* start *

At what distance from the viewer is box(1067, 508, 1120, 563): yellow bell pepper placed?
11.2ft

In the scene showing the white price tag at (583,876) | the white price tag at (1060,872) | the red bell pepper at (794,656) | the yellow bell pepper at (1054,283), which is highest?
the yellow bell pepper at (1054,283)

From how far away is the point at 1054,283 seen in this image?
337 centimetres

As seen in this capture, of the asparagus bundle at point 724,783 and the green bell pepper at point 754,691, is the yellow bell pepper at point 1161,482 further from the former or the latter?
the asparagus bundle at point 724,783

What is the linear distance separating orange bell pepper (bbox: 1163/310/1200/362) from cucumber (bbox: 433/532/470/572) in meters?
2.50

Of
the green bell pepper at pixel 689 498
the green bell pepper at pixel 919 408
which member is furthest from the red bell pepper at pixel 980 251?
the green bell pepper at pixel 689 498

* end *

Problem requirements
Copy all of the data above word for word, keeping every line and its answer in the same order.

Solution for this exercise
At what distance from the viewer is box(1067, 508, 1120, 563): yellow bell pepper placed?
11.2ft

In the scene showing the white price tag at (583,876) | the white price tag at (1060,872) | the red bell pepper at (794,656) | the yellow bell pepper at (1054,283), which is highest?
the yellow bell pepper at (1054,283)

From how far away is the point at 1054,283 seen in this image?
337 centimetres

As seen in this capture, of the asparagus bundle at point 724,783 and the green bell pepper at point 754,691, is the yellow bell pepper at point 1161,482 further from the former or the latter?
the asparagus bundle at point 724,783

What is the linear distance separating orange bell pepper (bbox: 1163/310/1200/362) from cucumber (bbox: 433/532/470/572) in meters?
2.50

Of
the green bell pepper at pixel 689 498
the green bell pepper at pixel 919 408
which member is furthest from the red bell pepper at pixel 980 251?
the green bell pepper at pixel 689 498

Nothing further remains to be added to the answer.